- [Activity] Return the opening lines of the material, word for word. End with the line that contains "United States, site lebec_CA-38.".

- [Raw data]
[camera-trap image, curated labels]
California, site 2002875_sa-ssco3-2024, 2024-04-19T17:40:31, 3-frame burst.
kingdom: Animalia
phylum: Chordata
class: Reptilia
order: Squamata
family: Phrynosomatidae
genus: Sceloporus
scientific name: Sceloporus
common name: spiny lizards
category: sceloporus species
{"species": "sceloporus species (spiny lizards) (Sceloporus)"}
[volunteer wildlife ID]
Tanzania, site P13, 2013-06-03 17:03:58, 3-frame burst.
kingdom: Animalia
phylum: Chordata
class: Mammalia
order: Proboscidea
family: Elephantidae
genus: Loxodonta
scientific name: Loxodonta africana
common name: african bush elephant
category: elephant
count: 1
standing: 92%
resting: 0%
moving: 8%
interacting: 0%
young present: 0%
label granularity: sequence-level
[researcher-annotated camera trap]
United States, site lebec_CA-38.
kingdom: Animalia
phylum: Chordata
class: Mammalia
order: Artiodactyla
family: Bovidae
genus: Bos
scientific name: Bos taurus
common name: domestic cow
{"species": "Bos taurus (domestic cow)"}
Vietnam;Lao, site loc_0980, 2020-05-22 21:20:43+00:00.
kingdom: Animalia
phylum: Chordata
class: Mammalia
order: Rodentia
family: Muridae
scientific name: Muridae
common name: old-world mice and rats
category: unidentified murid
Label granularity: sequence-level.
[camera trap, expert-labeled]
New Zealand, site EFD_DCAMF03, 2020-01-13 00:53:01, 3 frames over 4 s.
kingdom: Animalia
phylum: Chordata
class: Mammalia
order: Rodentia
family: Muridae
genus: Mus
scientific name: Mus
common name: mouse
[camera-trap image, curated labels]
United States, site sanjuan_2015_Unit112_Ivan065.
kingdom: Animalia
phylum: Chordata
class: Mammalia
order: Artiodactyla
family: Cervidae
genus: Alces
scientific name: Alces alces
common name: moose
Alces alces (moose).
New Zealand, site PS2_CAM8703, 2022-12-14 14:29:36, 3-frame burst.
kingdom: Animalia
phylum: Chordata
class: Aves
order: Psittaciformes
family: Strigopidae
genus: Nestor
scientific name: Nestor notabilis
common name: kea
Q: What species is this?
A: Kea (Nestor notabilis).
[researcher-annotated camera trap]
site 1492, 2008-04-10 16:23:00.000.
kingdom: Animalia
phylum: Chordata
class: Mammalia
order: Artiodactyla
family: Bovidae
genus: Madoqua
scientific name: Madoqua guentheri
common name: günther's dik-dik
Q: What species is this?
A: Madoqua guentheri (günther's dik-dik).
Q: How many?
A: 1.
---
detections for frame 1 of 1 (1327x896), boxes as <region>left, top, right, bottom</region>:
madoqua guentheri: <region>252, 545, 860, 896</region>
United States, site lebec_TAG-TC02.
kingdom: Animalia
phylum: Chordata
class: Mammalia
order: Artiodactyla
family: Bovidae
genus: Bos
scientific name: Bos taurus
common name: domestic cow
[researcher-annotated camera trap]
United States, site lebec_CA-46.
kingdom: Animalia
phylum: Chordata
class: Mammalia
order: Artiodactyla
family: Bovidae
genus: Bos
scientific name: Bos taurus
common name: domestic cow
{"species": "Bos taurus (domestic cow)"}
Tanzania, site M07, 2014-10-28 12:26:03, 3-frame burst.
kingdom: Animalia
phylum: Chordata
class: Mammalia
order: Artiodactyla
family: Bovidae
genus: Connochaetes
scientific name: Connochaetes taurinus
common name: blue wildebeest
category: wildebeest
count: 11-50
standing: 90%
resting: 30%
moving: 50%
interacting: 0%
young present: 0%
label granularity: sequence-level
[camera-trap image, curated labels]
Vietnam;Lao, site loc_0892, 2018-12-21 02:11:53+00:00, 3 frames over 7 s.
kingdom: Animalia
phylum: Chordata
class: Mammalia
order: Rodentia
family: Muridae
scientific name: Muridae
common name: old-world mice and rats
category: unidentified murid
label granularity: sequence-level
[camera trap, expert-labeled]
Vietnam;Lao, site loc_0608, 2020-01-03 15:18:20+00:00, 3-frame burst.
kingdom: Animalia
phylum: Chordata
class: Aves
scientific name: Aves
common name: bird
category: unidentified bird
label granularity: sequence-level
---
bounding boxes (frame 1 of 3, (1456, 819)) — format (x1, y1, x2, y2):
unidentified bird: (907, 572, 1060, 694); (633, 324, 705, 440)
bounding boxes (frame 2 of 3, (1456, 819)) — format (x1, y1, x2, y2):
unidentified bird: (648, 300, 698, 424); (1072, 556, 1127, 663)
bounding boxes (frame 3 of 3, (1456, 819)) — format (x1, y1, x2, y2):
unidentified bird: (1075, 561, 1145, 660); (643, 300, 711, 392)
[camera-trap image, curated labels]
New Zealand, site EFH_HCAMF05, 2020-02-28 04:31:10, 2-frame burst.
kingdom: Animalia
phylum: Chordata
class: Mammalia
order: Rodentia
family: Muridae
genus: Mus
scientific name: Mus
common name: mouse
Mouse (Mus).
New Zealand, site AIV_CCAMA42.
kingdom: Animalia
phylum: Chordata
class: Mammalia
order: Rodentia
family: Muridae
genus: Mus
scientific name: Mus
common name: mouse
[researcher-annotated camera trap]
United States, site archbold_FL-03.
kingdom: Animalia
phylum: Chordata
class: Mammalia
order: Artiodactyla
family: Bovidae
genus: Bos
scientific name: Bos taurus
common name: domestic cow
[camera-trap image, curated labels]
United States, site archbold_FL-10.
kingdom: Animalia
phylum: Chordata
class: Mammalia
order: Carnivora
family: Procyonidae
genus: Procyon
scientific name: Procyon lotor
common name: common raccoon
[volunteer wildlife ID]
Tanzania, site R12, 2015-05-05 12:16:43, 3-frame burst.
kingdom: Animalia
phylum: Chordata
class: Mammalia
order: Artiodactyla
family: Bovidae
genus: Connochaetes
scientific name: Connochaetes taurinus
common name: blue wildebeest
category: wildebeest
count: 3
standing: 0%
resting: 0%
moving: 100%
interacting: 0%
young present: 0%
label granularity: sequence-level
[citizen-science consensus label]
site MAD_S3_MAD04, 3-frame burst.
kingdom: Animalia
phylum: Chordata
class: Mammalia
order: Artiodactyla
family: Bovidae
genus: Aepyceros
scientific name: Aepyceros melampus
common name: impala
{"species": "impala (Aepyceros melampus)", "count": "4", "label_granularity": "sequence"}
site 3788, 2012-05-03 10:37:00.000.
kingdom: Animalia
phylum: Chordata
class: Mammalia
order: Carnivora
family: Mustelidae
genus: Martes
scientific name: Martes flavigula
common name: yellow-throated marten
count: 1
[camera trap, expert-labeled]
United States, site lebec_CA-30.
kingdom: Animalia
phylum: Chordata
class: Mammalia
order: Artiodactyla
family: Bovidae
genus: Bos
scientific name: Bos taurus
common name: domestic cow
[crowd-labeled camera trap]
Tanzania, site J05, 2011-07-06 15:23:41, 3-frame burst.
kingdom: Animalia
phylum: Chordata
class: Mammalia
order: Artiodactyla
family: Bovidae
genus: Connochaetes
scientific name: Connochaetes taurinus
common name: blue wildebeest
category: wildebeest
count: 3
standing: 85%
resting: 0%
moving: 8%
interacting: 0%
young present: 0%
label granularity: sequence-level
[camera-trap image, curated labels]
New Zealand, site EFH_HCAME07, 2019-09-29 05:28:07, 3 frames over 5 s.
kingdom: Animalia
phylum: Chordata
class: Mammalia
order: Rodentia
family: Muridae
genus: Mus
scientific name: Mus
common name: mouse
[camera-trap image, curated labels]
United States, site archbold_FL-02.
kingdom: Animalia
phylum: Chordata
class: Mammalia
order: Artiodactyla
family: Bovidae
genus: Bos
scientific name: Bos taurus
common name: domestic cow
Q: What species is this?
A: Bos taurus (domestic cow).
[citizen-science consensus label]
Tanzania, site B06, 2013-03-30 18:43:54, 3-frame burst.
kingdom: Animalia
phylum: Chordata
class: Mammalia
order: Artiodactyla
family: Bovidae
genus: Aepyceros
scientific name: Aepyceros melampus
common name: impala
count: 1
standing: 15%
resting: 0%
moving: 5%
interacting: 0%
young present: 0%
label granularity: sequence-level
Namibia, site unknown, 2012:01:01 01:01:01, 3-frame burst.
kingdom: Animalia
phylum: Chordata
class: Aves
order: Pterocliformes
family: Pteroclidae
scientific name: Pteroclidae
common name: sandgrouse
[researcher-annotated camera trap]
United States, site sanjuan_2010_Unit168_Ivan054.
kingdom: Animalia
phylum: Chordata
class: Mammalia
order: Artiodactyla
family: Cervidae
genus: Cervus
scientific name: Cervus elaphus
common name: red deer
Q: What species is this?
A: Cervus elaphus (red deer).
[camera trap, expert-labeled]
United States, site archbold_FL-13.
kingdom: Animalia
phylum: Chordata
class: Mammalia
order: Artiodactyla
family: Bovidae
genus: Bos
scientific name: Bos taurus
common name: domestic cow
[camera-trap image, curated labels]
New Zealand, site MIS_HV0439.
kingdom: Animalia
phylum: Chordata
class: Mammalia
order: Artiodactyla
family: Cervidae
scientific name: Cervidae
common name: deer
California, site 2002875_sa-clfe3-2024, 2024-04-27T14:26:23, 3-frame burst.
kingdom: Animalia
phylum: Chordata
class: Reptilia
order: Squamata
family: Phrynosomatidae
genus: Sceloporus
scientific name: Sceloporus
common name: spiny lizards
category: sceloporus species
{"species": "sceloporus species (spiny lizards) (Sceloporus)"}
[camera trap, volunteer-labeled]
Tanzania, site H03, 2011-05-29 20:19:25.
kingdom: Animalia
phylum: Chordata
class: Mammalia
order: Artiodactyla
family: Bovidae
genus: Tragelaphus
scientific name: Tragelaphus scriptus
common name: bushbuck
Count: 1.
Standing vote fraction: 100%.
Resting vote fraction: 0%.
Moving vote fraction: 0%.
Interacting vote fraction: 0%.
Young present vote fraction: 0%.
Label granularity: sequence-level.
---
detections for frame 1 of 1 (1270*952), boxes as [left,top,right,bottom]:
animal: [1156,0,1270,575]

- [Exercise response]
[camera-trap image, curated labels]
California, site 2002875_sa-ssco3-2024, 2024-04-19T17:40:31, 3-frame burst.
kingdom: Animalia
phylum: Chordata
class: Reptilia
order: Squamata
family: Phrynosomatidae
genus: Sceloporus
scientific name: Sceloporus
common name: spiny lizards
category: sceloporus species
{"species": "sceloporus species (spiny lizards) (Sceloporus)"}
[volunteer wildlife ID]
Tanzania, site P13, 2013-06-03 17:03:58, 3-frame burst.
kingdom: Animalia
phylum: Chordata
class: Mammalia
order: Proboscidea
family: Elephantidae
genus: Loxodonta
scientific name: Loxodonta africana
common name: african bush elephant
category: elephant
count: 1
standing: 92%
resting: 0%
moving: 8%
interacting: 0%
young present: 0%
label granularity: sequence-level
[researcher-annotated camera trap]
United States, site lebec_CA-38.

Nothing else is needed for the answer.